▸ GIVEN TEXT:
Frank Family in hiding listens to BBC Radio on D-Day
by Judith Stanford Miller, M.Ed., M.A.
In the first sentence in the Prologue of Anne Frank Remembered by Miep Gies and Alison Leslie Gold, Miep tells readers she does not want to be considered a hero. She reiterated that thought during interviews in the ensuing years after her book was published in 1987. In Nazi occupied Holland during World War II, more than 20,000 Dutch citizens provided hiding places and sustenance for their Jewish friends. Miep and her husband hid the Frank family of four and four friends in an annex to Otto Frank’s office.
Miep’s role as the main scavenger for ample quantities of food and the primary conduit to the outside world for Otto, Edith, Anne, Margot Frank and four of their friends while they were in hiding for 25 months was to be expected, nothing more, Miep articulates throughout her book and during interviews after it was published.
Hermine Santrouschitz becomes Miep Gies
Miep was born in 1909 in Vienna, Austria. Her birth name was Hermine Santrouschitz. As a child, she was sent to live in Amsterdam.

▸ EXTRACTED DATA:
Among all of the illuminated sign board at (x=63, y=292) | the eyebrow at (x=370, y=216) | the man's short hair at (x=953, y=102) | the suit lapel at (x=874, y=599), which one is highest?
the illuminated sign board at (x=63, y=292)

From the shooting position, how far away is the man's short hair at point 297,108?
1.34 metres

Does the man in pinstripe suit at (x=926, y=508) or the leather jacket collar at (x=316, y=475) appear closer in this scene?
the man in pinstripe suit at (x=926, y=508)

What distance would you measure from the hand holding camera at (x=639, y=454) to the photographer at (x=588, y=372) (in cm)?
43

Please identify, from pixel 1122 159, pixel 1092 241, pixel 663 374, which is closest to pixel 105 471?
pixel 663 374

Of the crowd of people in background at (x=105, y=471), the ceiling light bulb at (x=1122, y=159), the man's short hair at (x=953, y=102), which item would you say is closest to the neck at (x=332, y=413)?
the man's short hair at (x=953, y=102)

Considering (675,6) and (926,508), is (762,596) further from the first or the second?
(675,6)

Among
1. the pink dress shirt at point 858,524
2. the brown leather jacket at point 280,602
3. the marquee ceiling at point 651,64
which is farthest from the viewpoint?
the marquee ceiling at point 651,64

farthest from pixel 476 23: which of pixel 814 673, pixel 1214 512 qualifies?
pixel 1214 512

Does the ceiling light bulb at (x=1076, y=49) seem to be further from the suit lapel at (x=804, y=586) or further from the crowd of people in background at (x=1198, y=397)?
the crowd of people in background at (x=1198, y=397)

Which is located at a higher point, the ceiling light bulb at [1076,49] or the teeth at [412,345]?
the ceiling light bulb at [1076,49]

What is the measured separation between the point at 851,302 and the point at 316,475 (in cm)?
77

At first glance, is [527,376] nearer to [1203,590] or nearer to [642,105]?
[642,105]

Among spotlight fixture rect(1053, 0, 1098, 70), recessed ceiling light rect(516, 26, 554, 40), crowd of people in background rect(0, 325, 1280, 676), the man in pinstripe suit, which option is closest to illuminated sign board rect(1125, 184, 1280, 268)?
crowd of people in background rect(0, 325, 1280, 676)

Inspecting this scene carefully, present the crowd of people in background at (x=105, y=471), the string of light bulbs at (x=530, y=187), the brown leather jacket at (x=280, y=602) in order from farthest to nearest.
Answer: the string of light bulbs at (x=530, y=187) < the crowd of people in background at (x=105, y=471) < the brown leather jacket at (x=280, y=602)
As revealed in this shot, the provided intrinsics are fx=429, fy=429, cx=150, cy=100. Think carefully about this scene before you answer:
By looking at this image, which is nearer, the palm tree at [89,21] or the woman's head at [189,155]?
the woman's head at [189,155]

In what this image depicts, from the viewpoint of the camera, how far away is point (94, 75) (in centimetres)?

▸ EXERCISE REQUIREMENTS:
1. In the Miep Gies text, write out everything from "In the first" down to "Otto Frank’s office.", swapping "annex" for "attic".
2. Gather every line of the rows that contains the string "hair".

▸ WRITTEN ANSWERS:
1.
In the first sentence in the Prologue of Anne Frank Remembered by Miep Gies and Alison Leslie Gold, Miep tells readers she does not want to be considered a hero. She reiterated that thought during interviews in the ensuing years after her book was published in 1987. In Nazi occupied Holland during World War II, more than 20,000 Dutch citizens provided hiding places and sustenance for their Jewish friends. Miep and her husband hid the Frank family of four and four friends in an attic to Otto Frank’s office.

2.
Among all of the illuminated sign board at (x=63, y=292) | the eyebrow at (x=370, y=216) | the man's short hair at (x=953, y=102) | the suit lapel at (x=874, y=599), which one is highest?
From the shooting position, how far away is the man's short hair at point 297,108?
Of the crowd of people in background at (x=105, y=471), the ceiling light bulb at (x=1122, y=159), the man's short hair at (x=953, y=102), which item would you say is closest to the neck at (x=332, y=413)?
the man's short hair at (x=953, y=102)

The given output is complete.